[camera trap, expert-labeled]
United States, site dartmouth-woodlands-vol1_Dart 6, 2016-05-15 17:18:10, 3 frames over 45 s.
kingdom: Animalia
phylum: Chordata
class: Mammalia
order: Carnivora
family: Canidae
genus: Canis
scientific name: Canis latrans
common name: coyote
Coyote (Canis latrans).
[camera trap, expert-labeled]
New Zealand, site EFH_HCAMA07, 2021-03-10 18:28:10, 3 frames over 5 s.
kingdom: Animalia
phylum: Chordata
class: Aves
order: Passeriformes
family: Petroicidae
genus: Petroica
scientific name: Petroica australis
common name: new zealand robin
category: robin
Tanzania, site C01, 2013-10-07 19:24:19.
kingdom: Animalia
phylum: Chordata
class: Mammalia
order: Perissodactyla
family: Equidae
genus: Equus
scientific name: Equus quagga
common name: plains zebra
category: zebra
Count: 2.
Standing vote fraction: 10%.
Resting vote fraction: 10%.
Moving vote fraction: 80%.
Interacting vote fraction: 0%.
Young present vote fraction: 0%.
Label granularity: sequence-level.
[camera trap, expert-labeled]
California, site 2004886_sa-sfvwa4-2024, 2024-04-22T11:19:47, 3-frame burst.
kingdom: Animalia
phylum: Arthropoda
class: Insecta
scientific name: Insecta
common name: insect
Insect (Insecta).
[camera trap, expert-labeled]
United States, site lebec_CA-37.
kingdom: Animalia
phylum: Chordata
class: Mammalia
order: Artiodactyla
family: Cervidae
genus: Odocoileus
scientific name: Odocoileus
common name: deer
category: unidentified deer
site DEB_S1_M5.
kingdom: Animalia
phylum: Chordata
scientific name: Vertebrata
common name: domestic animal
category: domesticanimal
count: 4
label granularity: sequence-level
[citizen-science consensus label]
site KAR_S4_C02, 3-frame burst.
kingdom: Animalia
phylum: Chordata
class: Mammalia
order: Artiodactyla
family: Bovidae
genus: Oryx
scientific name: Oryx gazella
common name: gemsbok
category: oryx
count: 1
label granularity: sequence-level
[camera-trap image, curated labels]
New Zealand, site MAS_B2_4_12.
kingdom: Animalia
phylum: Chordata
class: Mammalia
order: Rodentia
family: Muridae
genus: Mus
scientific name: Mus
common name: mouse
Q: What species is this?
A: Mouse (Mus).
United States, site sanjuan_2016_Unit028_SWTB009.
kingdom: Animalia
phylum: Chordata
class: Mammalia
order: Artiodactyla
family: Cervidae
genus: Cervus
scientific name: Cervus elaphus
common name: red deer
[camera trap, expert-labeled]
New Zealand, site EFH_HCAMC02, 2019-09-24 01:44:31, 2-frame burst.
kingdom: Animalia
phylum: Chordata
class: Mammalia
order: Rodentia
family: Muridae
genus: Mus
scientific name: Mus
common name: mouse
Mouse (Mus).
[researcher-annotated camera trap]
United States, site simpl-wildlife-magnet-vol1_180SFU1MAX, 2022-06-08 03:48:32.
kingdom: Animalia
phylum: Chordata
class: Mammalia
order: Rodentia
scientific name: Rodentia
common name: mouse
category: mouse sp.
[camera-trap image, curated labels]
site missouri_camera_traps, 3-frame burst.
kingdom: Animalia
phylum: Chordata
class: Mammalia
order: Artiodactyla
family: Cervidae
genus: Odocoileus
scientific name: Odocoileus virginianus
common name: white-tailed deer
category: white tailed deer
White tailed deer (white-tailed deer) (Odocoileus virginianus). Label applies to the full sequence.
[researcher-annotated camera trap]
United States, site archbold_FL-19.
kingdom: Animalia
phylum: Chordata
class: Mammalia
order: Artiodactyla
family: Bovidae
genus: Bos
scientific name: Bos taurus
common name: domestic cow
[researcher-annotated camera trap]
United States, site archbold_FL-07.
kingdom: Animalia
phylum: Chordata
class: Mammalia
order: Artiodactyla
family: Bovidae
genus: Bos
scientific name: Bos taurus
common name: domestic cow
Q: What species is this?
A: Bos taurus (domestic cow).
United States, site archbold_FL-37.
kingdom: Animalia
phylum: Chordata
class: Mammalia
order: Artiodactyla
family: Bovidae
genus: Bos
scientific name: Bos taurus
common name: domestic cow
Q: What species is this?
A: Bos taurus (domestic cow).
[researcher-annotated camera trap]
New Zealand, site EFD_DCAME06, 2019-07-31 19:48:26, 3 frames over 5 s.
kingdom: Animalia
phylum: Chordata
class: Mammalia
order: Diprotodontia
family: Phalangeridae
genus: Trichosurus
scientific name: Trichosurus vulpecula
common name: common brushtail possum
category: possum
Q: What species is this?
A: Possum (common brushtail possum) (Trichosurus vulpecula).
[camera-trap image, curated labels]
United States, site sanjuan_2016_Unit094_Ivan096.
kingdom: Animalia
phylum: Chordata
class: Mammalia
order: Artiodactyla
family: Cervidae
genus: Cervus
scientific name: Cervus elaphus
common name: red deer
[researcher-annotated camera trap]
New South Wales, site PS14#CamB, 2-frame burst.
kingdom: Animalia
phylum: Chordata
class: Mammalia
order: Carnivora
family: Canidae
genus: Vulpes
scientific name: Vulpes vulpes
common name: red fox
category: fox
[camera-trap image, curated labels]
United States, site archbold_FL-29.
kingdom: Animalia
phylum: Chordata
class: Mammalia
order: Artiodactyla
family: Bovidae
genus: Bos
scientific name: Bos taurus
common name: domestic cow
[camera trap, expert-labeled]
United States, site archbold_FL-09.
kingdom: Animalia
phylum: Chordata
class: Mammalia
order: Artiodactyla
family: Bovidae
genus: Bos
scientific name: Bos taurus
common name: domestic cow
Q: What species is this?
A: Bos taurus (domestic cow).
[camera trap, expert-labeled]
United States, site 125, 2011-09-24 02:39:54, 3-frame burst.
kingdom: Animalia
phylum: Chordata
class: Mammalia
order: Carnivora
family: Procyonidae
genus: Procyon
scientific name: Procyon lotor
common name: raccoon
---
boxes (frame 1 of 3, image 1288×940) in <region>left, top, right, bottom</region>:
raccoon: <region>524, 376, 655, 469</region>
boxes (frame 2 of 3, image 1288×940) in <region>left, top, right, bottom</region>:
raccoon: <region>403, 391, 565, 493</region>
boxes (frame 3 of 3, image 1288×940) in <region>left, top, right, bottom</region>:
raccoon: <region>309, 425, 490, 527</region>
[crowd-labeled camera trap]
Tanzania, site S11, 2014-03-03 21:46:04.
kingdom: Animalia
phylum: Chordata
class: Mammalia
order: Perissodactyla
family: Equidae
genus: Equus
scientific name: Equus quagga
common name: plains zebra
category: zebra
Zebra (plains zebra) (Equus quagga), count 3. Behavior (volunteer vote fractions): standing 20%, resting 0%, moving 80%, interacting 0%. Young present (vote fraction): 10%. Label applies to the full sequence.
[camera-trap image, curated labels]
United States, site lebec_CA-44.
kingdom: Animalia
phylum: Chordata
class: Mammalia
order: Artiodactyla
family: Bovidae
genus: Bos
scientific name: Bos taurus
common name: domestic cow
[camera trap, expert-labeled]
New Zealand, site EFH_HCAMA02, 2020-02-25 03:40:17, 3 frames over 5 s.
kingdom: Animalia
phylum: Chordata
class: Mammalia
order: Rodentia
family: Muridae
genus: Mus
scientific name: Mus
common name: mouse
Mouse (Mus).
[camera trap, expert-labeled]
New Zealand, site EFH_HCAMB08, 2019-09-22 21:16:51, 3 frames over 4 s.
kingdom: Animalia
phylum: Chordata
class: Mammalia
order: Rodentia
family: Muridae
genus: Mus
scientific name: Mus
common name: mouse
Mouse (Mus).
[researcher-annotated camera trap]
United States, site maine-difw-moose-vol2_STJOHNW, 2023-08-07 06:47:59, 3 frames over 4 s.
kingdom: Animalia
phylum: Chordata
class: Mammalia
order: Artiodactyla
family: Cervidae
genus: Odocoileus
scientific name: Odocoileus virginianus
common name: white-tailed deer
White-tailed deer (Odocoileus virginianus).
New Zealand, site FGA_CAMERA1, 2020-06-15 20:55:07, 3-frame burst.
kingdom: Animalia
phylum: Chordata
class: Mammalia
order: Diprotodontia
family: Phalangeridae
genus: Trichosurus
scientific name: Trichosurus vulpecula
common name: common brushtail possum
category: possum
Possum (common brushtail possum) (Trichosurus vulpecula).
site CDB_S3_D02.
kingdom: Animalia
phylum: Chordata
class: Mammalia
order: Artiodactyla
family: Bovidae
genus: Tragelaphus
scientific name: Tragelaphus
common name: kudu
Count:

○ ○ ○ ○ ○

* What you have to do *
Filter the listing above down to the lines that contain the word "frames".

* Reply to the task *
United States, site dartmouth-woodlands-vol1_Dart 6, 2016-05-15 17:18:10, 3 frames over 45 s.
New Zealand, site EFH_HCAMA07, 2021-03-10 18:28:10, 3 frames over 5 s.
New Zealand, site EFD_DCAME06, 2019-07-31 19:48:26, 3 frames over 5 s.
New Zealand, site EFH_HCAMA02, 2020-02-25 03:40:17, 3 frames over 5 s.
New Zealand, site EFH_HCAMB08, 2019-09-22 21:16:51, 3 frames over 4 s.
United States, site maine-difw-moose-vol2_STJOHNW, 2023-08-07 06:47:59, 3 frames over 4 s.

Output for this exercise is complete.